### TEXTE:

Le Turquetto [Metin Arditi]

L'auteur : Né en février 1945 à Ankara, Metin Arditi est un écrivain suisse d'origine turque. C'est un touche à tout, notamment à l'EPFL où il enseigne aussi bien la physique, que l'économie ou l'écriture romanesque.

L'histoire : Se pourrait-il qu'un tableau célèbre - dont la signature présente une anomalie chromatique - soit l'unique œuvre qui nous reste d'un des plus grands peintres de la Renaissance vénitienne : un élève prodige de Titien, que lui-même appelait "le Turquetto" (le petit Turc) ?
Né de parents juifs en terre musulmane (à Constantinople, aux environs de 1519), ce fils d'un employé du marché aux esclaves s'exile très jeune à Venise pour y parfaire et pratiquer son art. Sous une identité d'emprunt, il fréquente les ateliers de Titien avant de faire carrière et de donner aux congrégations de Venise une œuvre admirable nourrie de tradition biblique, de calligraphie ottomane et d'art sacré byzantin. Il est au sommet de sa gloire lorsqu'une liaison le dévoile et l'amène à comparaître devant les tribunaux de Venise...

[Données de questions de raisonnement spatial]
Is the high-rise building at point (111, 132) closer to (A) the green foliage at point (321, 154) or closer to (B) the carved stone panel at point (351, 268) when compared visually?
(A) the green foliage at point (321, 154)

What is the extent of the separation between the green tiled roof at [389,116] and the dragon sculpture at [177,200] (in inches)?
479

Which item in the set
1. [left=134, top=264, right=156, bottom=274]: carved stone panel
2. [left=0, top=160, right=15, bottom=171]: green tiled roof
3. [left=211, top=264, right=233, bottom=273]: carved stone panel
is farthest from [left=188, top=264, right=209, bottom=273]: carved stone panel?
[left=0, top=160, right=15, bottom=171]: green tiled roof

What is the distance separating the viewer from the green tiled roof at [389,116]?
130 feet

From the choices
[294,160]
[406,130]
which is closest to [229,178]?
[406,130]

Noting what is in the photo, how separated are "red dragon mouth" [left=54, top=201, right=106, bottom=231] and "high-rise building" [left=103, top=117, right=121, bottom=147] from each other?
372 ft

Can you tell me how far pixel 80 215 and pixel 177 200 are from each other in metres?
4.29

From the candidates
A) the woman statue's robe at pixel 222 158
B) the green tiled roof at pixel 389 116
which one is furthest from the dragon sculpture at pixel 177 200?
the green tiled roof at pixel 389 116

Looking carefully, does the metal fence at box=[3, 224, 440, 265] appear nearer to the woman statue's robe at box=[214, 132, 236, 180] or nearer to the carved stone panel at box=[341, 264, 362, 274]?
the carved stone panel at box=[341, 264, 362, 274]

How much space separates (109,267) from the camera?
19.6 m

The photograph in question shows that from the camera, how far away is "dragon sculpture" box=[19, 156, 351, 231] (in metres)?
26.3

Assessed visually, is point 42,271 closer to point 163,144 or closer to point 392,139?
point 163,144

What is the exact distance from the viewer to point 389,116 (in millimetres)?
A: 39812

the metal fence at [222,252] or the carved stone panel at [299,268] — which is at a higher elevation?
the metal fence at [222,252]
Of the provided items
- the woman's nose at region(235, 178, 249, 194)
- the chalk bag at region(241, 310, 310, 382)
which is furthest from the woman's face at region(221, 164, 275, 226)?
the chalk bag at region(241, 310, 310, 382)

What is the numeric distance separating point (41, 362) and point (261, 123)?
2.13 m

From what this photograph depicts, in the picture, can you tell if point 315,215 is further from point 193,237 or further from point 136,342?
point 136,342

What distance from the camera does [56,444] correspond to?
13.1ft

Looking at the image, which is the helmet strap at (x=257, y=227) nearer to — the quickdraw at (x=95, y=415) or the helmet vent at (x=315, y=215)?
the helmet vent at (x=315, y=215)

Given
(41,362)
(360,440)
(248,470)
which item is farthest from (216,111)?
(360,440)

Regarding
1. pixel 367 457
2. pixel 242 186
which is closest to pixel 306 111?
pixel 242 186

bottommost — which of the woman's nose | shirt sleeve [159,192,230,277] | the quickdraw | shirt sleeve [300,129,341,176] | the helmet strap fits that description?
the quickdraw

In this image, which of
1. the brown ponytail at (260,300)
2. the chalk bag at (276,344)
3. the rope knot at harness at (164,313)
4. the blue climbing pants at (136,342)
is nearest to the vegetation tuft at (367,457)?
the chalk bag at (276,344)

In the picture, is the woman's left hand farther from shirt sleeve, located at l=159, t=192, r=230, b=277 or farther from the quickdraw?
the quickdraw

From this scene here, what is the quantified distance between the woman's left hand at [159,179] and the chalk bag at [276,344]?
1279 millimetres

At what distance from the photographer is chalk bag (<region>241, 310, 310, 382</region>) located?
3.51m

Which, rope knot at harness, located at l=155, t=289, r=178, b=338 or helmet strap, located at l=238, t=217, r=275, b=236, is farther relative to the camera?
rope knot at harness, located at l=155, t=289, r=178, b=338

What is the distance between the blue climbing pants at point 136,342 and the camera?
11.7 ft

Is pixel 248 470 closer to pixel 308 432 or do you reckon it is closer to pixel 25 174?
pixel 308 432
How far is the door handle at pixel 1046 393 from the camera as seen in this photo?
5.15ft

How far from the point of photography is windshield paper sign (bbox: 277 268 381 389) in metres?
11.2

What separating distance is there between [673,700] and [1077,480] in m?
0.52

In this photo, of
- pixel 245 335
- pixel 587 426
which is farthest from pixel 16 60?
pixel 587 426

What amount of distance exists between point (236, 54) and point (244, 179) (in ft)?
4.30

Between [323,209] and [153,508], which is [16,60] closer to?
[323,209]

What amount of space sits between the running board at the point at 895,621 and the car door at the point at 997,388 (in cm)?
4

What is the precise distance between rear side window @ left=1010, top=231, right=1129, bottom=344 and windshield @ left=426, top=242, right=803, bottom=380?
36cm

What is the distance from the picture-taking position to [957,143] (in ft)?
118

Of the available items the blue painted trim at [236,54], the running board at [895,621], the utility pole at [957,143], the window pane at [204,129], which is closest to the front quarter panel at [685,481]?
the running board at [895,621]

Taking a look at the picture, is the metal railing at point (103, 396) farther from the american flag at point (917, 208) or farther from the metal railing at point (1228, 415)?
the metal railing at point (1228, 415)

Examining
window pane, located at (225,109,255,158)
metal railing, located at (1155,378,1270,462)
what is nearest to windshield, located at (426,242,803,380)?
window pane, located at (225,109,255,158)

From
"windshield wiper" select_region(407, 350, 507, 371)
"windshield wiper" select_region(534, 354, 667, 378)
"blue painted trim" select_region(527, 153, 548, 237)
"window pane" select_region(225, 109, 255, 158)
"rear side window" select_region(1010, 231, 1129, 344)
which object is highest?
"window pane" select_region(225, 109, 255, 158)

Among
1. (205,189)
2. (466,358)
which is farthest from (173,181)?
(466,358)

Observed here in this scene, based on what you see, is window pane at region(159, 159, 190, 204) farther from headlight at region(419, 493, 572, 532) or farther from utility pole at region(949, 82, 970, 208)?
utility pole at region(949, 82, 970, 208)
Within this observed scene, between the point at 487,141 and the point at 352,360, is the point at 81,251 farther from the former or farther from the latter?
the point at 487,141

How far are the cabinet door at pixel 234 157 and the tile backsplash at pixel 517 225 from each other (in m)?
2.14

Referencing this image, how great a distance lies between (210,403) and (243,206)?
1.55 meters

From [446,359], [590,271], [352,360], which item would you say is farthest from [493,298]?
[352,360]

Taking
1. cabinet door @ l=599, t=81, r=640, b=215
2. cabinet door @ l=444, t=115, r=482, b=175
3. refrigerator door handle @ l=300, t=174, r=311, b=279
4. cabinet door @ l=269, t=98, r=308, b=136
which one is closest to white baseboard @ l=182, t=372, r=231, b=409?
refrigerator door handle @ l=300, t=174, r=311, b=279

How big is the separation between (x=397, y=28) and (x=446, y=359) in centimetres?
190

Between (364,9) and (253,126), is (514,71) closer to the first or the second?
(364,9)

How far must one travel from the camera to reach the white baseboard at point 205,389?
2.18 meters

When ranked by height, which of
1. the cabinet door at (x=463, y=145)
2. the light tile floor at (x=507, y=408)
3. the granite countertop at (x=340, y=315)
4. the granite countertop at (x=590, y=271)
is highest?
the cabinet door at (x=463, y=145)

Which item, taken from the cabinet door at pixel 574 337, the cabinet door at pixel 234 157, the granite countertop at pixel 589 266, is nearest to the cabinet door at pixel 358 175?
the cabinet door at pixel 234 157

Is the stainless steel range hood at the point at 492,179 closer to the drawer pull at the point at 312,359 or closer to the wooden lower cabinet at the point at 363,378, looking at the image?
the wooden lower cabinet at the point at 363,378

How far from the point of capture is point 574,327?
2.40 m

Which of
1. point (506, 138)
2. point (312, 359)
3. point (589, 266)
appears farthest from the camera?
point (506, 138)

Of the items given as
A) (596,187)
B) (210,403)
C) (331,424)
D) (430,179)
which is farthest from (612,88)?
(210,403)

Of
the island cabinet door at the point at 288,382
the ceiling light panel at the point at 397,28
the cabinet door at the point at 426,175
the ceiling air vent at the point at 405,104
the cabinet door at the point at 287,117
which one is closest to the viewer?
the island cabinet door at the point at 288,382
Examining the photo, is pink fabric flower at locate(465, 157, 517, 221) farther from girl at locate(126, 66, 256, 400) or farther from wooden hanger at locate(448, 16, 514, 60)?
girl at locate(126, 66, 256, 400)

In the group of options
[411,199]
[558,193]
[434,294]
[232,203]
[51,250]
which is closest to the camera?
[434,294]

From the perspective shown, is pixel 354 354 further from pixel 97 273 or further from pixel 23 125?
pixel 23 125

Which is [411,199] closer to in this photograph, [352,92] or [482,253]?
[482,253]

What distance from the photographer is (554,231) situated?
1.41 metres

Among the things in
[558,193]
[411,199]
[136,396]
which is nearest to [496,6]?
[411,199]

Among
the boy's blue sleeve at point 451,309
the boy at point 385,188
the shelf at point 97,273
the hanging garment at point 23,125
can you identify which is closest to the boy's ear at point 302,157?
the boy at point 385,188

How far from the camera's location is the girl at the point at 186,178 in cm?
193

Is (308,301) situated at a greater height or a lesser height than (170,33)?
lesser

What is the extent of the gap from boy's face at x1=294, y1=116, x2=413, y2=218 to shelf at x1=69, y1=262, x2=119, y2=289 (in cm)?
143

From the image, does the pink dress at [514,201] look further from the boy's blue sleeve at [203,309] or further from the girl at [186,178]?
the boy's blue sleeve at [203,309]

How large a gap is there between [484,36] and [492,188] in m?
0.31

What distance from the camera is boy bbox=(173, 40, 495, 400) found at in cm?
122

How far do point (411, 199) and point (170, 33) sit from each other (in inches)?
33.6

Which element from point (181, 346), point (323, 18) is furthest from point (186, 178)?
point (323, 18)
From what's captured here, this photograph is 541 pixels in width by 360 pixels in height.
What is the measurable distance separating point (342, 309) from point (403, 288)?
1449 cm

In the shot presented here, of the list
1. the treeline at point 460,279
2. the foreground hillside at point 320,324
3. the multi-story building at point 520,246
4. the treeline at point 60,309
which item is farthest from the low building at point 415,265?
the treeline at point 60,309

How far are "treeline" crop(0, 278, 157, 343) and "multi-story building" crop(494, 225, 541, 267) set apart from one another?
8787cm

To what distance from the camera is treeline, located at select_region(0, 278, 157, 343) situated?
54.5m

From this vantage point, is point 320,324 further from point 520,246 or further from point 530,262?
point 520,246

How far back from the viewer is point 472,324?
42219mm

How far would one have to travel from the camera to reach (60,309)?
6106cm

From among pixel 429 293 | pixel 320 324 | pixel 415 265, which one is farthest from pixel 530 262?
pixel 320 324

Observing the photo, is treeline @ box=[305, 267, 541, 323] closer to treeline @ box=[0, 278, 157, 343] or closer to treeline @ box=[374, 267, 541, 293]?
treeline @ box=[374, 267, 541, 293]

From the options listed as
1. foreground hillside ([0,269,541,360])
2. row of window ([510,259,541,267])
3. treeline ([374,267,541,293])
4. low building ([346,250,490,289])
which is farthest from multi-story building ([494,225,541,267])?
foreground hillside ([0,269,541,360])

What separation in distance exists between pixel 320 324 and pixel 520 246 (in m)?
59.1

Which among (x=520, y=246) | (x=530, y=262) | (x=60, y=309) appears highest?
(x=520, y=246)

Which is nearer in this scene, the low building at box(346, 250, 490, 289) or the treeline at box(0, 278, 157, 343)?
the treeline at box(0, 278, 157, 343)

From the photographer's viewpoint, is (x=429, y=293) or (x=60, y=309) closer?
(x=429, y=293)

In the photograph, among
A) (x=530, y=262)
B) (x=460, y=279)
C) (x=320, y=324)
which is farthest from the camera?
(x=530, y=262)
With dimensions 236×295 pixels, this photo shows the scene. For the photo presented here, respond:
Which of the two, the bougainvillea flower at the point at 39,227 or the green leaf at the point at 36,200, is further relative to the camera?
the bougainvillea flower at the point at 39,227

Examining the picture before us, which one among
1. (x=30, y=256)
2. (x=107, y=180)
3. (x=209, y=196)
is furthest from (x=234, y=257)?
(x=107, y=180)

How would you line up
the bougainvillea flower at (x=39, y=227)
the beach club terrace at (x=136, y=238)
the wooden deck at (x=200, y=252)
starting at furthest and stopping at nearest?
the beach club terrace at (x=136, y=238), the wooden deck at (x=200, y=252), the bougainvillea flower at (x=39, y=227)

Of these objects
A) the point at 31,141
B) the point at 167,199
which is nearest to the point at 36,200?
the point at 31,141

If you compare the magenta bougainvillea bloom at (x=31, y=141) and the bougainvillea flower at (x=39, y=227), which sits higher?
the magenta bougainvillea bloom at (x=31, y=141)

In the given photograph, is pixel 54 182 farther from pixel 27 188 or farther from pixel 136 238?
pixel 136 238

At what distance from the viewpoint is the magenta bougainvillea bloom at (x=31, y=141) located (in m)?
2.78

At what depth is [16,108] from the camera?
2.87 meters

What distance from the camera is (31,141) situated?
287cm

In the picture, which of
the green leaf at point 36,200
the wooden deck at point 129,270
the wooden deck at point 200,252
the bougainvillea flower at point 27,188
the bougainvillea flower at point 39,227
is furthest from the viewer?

### CONSIGNE:
Dans le texte sur Le Turquetto, reprenez le passage qui s'ouvre sur « L'auteur : Né » et se ferme sur « ou l'écriture romanesque. », en substituant « Izmir » à « Ankara ». Les lignes ci-dessus ne sont pas nécessaires.

### RÉPONSE:
L'auteur : Né en février 1945 à Izmir, Metin Arditi est un écrivain suisse d'origine turque. C'est un touche à tout, notamment à l'EPFL où il enseigne aussi bien la physique, que l'économie ou l'écriture romanesque.